Word for word, transcribe the lines below and drop the pictures.

* Start SUPPLIED DATA *

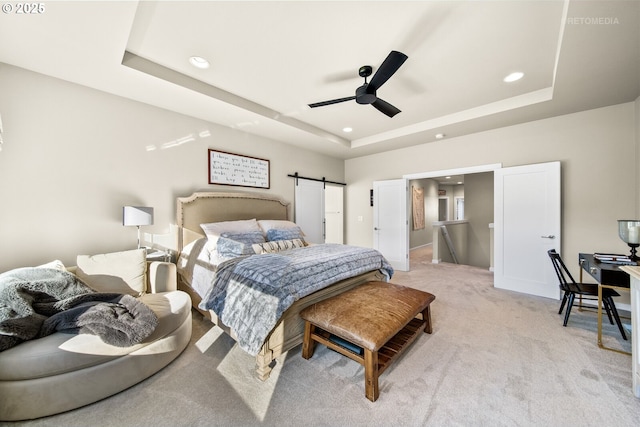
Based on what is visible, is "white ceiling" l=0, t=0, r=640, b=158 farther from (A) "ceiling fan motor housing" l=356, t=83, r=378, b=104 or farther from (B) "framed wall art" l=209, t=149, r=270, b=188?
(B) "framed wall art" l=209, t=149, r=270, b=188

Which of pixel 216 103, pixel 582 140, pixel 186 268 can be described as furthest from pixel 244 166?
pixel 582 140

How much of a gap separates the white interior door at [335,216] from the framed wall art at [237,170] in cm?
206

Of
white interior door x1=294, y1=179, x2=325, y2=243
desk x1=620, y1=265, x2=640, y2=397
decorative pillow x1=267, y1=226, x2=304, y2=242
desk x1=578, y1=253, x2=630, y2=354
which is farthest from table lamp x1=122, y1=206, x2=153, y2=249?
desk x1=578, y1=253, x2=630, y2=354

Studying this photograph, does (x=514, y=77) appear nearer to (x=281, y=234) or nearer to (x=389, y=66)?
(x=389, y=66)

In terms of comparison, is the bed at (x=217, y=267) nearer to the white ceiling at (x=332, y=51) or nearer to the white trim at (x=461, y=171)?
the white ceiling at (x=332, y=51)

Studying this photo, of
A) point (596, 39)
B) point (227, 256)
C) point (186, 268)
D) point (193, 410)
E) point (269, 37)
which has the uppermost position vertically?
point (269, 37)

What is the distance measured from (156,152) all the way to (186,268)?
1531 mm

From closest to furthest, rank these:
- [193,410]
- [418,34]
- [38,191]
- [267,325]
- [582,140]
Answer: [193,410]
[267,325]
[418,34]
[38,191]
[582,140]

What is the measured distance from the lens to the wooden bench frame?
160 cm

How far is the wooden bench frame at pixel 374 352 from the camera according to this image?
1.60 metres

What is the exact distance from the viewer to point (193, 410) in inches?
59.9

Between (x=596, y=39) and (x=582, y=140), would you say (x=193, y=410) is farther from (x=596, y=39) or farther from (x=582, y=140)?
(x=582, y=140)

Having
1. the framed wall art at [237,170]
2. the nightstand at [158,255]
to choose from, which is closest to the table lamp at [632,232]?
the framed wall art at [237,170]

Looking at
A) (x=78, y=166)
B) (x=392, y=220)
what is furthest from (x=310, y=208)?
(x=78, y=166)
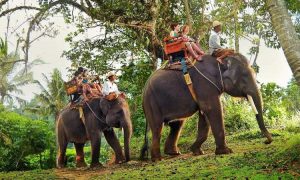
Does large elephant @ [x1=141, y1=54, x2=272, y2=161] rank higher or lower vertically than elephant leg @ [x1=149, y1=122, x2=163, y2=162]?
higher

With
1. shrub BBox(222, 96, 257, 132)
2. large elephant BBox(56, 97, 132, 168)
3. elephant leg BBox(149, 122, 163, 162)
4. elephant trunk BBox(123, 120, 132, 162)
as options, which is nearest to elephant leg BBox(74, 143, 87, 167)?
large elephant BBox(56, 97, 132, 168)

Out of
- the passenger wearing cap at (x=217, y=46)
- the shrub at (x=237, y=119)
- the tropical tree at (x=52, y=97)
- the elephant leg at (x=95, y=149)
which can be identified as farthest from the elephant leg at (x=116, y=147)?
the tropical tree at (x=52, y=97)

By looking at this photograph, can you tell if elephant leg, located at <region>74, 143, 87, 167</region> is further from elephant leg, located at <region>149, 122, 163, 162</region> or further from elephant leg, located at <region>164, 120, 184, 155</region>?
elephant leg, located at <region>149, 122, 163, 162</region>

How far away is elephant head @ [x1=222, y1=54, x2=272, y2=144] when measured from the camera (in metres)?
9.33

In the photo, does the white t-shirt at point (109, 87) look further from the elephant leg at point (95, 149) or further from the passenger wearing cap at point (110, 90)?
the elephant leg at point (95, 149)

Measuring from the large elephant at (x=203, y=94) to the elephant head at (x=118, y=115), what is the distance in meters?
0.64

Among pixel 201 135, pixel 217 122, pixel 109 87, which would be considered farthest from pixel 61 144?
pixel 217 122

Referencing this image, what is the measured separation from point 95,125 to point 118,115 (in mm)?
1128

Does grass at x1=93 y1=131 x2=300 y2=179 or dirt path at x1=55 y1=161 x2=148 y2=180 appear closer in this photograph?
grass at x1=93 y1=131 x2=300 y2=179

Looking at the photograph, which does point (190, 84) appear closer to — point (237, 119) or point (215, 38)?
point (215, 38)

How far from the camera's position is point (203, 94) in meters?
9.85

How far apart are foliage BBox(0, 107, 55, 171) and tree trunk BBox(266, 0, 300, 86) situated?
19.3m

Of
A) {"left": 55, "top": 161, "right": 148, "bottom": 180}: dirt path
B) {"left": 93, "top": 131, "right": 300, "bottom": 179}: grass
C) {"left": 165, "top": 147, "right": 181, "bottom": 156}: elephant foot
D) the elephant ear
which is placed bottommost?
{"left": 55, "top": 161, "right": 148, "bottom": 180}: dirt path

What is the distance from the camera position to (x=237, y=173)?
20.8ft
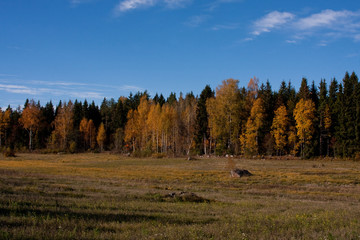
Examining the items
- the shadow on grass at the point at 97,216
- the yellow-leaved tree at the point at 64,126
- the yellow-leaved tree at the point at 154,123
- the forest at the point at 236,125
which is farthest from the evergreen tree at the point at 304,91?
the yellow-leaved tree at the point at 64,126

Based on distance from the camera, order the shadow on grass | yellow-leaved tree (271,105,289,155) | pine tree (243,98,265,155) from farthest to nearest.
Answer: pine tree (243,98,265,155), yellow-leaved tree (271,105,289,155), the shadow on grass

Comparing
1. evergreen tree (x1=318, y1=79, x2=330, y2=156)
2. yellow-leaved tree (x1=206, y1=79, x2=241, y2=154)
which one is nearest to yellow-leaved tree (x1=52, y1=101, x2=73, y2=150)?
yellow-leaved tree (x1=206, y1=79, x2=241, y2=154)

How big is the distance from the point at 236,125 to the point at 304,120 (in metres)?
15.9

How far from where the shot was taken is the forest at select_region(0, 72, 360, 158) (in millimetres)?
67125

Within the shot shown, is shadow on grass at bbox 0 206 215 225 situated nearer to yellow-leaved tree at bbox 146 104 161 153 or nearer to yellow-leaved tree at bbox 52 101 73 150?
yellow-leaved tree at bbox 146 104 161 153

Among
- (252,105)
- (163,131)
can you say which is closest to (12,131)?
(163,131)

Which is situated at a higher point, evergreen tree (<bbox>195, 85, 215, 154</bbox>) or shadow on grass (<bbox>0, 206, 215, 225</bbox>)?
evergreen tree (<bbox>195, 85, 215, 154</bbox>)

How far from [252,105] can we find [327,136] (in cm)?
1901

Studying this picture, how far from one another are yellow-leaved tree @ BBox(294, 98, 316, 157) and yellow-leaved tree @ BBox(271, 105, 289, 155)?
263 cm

* End SUPPLIED DATA *

→ CORRECT ANSWER
Based on what is visible, is "white ceiling" l=0, t=0, r=640, b=158 farther from (A) "ceiling fan motor housing" l=356, t=83, r=378, b=104 or farther from (B) "framed wall art" l=209, t=149, r=270, b=188?
(B) "framed wall art" l=209, t=149, r=270, b=188

Which of pixel 216 103, pixel 582 140, pixel 186 268 can be described as furthest from pixel 244 166?
pixel 582 140

How much of a gap separates the white interior door at [335,216] from the framed wall art at [237,170] in cm?
206

Of
white interior door x1=294, y1=179, x2=325, y2=243
desk x1=620, y1=265, x2=640, y2=397
decorative pillow x1=267, y1=226, x2=304, y2=242
desk x1=578, y1=253, x2=630, y2=354
which is farthest from table lamp x1=122, y1=206, x2=153, y2=249?
desk x1=578, y1=253, x2=630, y2=354

Studying this photograph, does (x=514, y=77) appear nearer to (x=281, y=234) or nearer to (x=389, y=66)?
(x=389, y=66)

In terms of comparison, is the bed at (x=217, y=267) nearer to the white ceiling at (x=332, y=51) or nearer to the white trim at (x=461, y=171)?
the white ceiling at (x=332, y=51)

Studying this photo, of
A) point (596, 39)
B) point (227, 256)
C) point (186, 268)
D) point (193, 410)
E) point (269, 37)
which has the uppermost position vertically?
point (269, 37)

What is the distance measured from (156,152) all the way to (186,268)?
1531 mm

From closest to furthest, rank these:
- [193,410]
- [418,34]
- [38,191]
- [267,325]
- [582,140]
Answer: [193,410]
[267,325]
[418,34]
[38,191]
[582,140]

What is the measured distance from the lens to the wooden bench frame?
160 cm

How far is the wooden bench frame at pixel 374 352 from the camera according to this image?
1.60 metres

What is the exact distance from the viewer to point (193, 410) in inches?
59.9

Between (x=596, y=39) and (x=582, y=140), would you say (x=193, y=410) is farther from (x=596, y=39) or farther from (x=582, y=140)?
(x=582, y=140)

Having
1. the framed wall art at [237,170]
2. the nightstand at [158,255]
to choose from, which is closest to the table lamp at [632,232]?
the framed wall art at [237,170]

Looking at
A) (x=78, y=166)
B) (x=392, y=220)
what is furthest from (x=310, y=208)?
(x=78, y=166)
Does large elephant @ [x1=141, y1=54, x2=272, y2=161] rank higher or lower vertically than elephant leg @ [x1=149, y1=122, x2=163, y2=162]?
higher

With
1. shrub BBox(222, 96, 257, 132)
2. large elephant BBox(56, 97, 132, 168)
3. elephant leg BBox(149, 122, 163, 162)
4. elephant trunk BBox(123, 120, 132, 162)
as options, which is nearest to elephant leg BBox(74, 143, 87, 167)?
large elephant BBox(56, 97, 132, 168)

Out of
- the passenger wearing cap at (x=217, y=46)
- the shrub at (x=237, y=119)
- the tropical tree at (x=52, y=97)
- the elephant leg at (x=95, y=149)
which can be identified as farthest from the elephant leg at (x=116, y=147)?
the tropical tree at (x=52, y=97)

By looking at this photograph, can you tell if elephant leg, located at <region>74, 143, 87, 167</region> is further from elephant leg, located at <region>149, 122, 163, 162</region> or further from elephant leg, located at <region>164, 120, 184, 155</region>?
elephant leg, located at <region>149, 122, 163, 162</region>

How far away is elephant head @ [x1=222, y1=54, x2=272, y2=144] when measured from the camera (in metres)?
9.33

In the photo, does the white t-shirt at point (109, 87) look further from the elephant leg at point (95, 149) or further from the passenger wearing cap at point (110, 90)?
the elephant leg at point (95, 149)

Measuring from the large elephant at (x=203, y=94) to the elephant head at (x=118, y=115), what is the distance in meters?
0.64

Among pixel 201 135, pixel 217 122, pixel 109 87, which would be considered farthest from pixel 61 144?
pixel 217 122

Referencing this image, what is the measured separation from point 95,125 to point 118,115 (in mm)?
1128

Does grass at x1=93 y1=131 x2=300 y2=179 or dirt path at x1=55 y1=161 x2=148 y2=180 appear closer in this photograph?
grass at x1=93 y1=131 x2=300 y2=179

Looking at the photograph, which does point (190, 84) appear closer to — point (237, 119) or point (215, 38)?
point (215, 38)

How far from the camera's position is point (203, 94) in meters?
9.85

How far apart are foliage BBox(0, 107, 55, 171) and tree trunk BBox(266, 0, 300, 86) situated?
19.3m

Of
A) {"left": 55, "top": 161, "right": 148, "bottom": 180}: dirt path
B) {"left": 93, "top": 131, "right": 300, "bottom": 179}: grass
C) {"left": 165, "top": 147, "right": 181, "bottom": 156}: elephant foot
D) the elephant ear
which is placed bottommost?
{"left": 55, "top": 161, "right": 148, "bottom": 180}: dirt path

What is the distance from the camera position to (x=237, y=173)?
20.8ft
Examining the items
- the shadow on grass at the point at 97,216
- the yellow-leaved tree at the point at 64,126
- the yellow-leaved tree at the point at 154,123
- the forest at the point at 236,125
which is farthest from the evergreen tree at the point at 304,91?
the yellow-leaved tree at the point at 64,126

Based on distance from the camera, order the shadow on grass | yellow-leaved tree (271,105,289,155) | pine tree (243,98,265,155) from farthest to nearest.
Answer: pine tree (243,98,265,155), yellow-leaved tree (271,105,289,155), the shadow on grass

Comparing
1. evergreen tree (x1=318, y1=79, x2=330, y2=156)
2. yellow-leaved tree (x1=206, y1=79, x2=241, y2=154)
which one is nearest to yellow-leaved tree (x1=52, y1=101, x2=73, y2=150)?
yellow-leaved tree (x1=206, y1=79, x2=241, y2=154)

How big is the distance from the point at 236,125 to the point at 304,120 (in metres)?
15.9

How far from where the shot was taken is the forest at select_region(0, 72, 360, 158) (in millimetres)?
67125

Within the shot shown, is shadow on grass at bbox 0 206 215 225 situated nearer to yellow-leaved tree at bbox 146 104 161 153 or nearer to yellow-leaved tree at bbox 52 101 73 150?
yellow-leaved tree at bbox 146 104 161 153

Among
- (252,105)
- (163,131)
can you say which is closest to (12,131)?
(163,131)

Which is situated at a higher point, evergreen tree (<bbox>195, 85, 215, 154</bbox>) or shadow on grass (<bbox>0, 206, 215, 225</bbox>)?
evergreen tree (<bbox>195, 85, 215, 154</bbox>)

How far from [252,105] can we find [327,136] (in cm)?
1901

Studying this picture, how far from one another are yellow-leaved tree @ BBox(294, 98, 316, 157) and yellow-leaved tree @ BBox(271, 105, 289, 155)?
263 cm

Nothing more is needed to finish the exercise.